The International Monetary Fund (IMF) said a short delay in submitting to the Jamaican Parliament a new law on tax incentives should not postpone its enactment, even as it calls for an effective fiscal rule to lock in the gains from fiscal adjustment so far.
The observation was made by deputy managing director of the IMF and acting chair of the executive board, Nayouki Shinohara following Monday's review and approval of Jamaica's first-quarter performance under the fund's 48-month extended fund facility.
Finance and Planning Minister Dr Peter Phillips was expected to table the Omnibus Tax Incentive Act in Parliament by Monday, September 30, but it has been delayed until October because of concerns raised by local and international stakeholders.
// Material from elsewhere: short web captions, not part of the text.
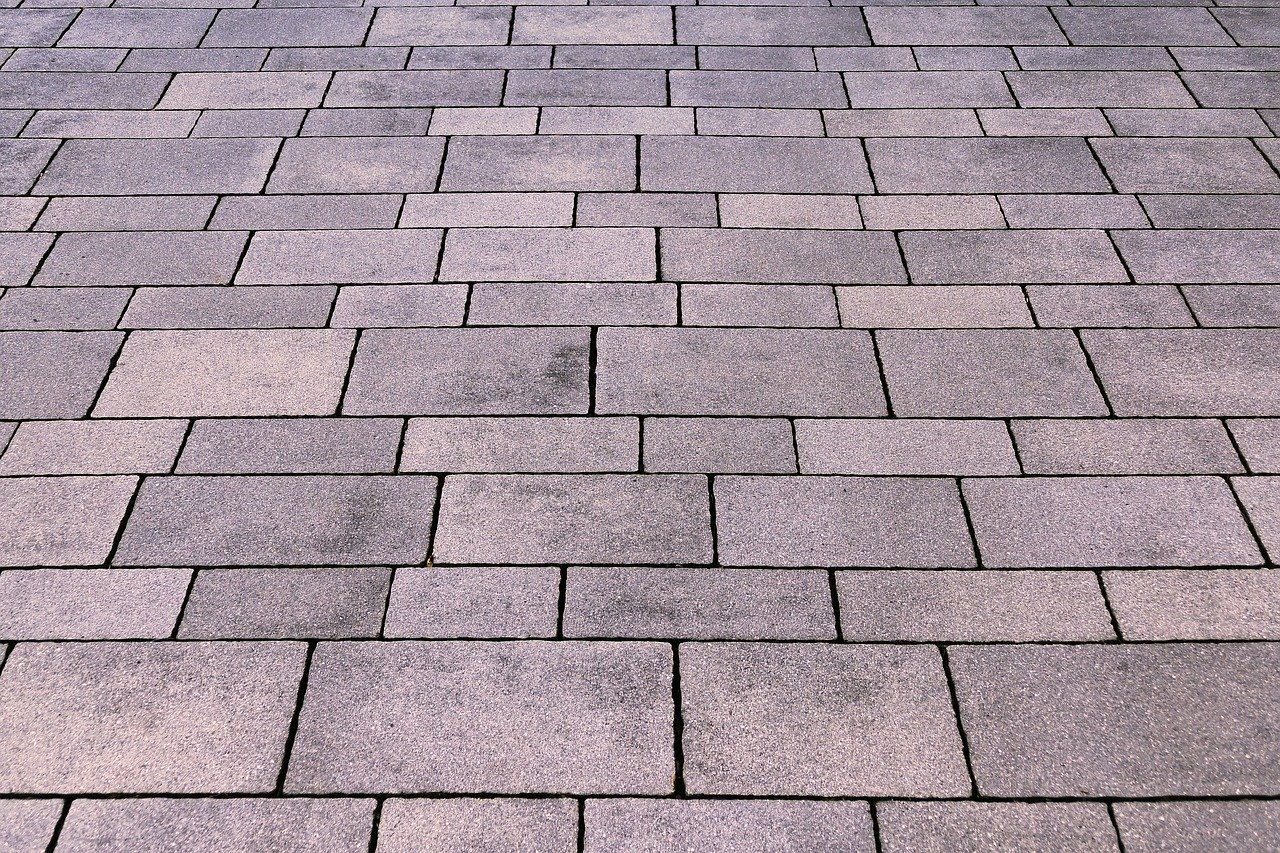 Paver sealing - enviro clean & capture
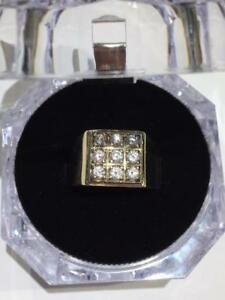 #1263 14K MEN'S RING WITH A DIAMOND LOOK! RING SIZE 8 3/4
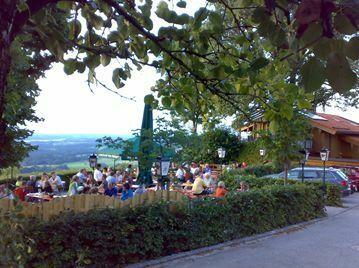 Biergarten mit grandioser Aussicht vom Chiemsee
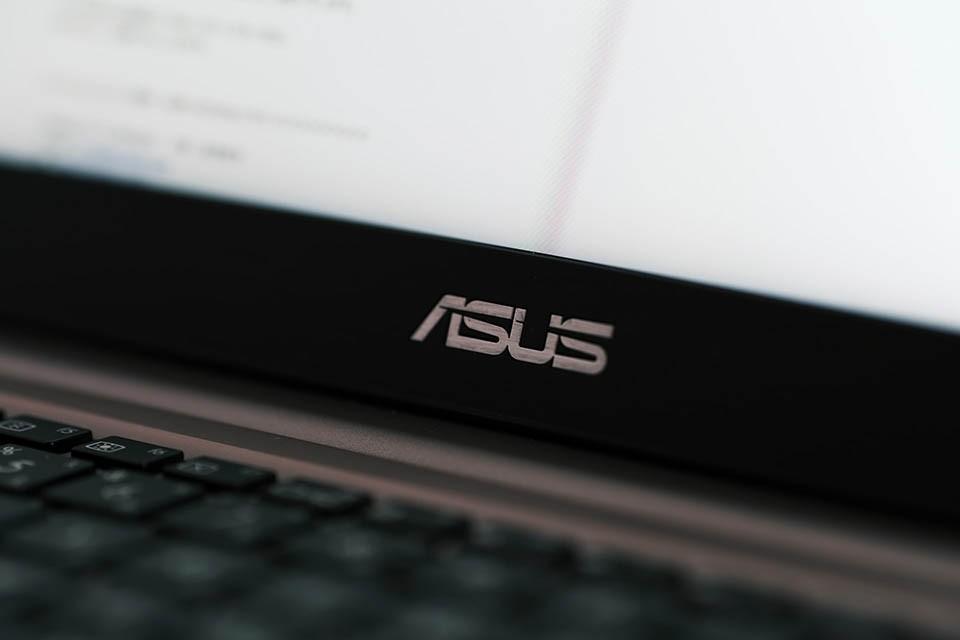 Acer、ASUS筆電一直當機畫面不動怎麼辦?教你正確處理!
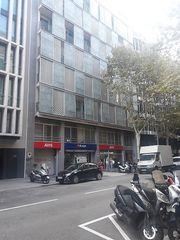 Location Local commercial dans Carrer corsega, 293. Con buena ubicación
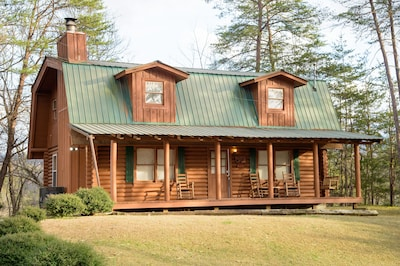 Close to Dollywood, Pigeon Forge and Gatlinburg, Free WiFi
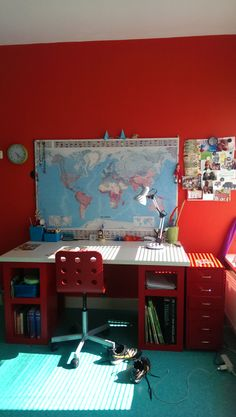 Jongens kamer - bureau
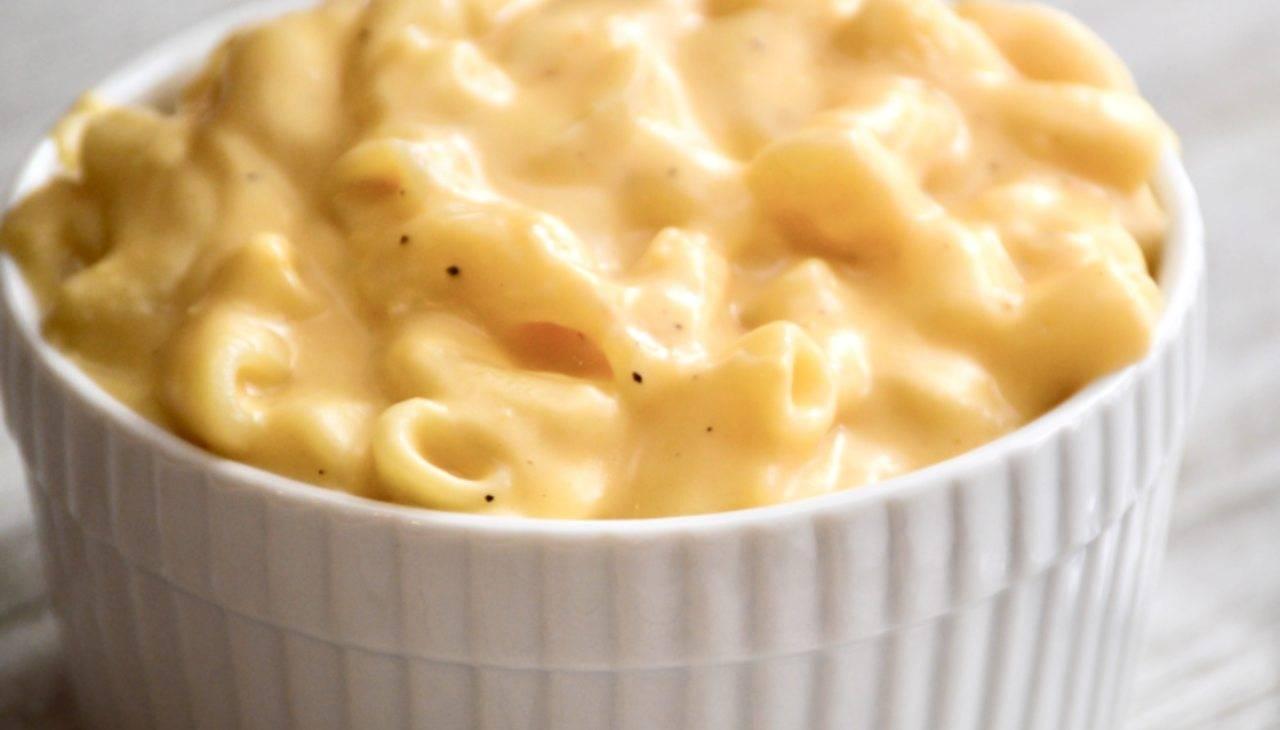 Pasta con formaggio e tuberi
Dr Phillips told Parliament last week that the matter has been raised with the IMF, and it was agreed that more time would be given to work out and enact the legislation.
In a release following the board's review on Monday, the IMF raised no issue about the Jamaica programme with which it had concerns, saying that the completion of the review enables the disbursement of SDR19.97 million or about US$30.6 million.
Shinohara said the programme for the remainder of fiscal year 2013/14 focuses on structural reforms to strengthen the fiscal framework.
"Priorities include the enactment of an effective fiscal rule to lock in the gains from the fiscal adjustment, thus far, and a comprehensive tax reform to broaden the tax base and reduce distortions. An expected short delay in submission to Parliament of a new law on tax incentives should not postpone its enactment," he added.
Shinohara said that "achieving broad-based growth and enhancing social protection are central pillars of the authorities' economic programme. The growth agenda should be bolstered by further actions to enhance the business environment and support well-targeted public investments, in close collaboration with development partners."
The IMF agreement requires that the Jamaican Government no longer consider new applications under existing tax incentive regimes, and after December 31, 2013 new applicants will only be considered under the omnibus regime, and will need to meet the associated new criteria.
The act will eliminate ministerial discretionary powers to grant or validate any tax relief, and put in place a transparent regime for limited tax incentives. Any new tax incentives, based on the new act, will be implemented administratively, without any ministerial discretion in its validation.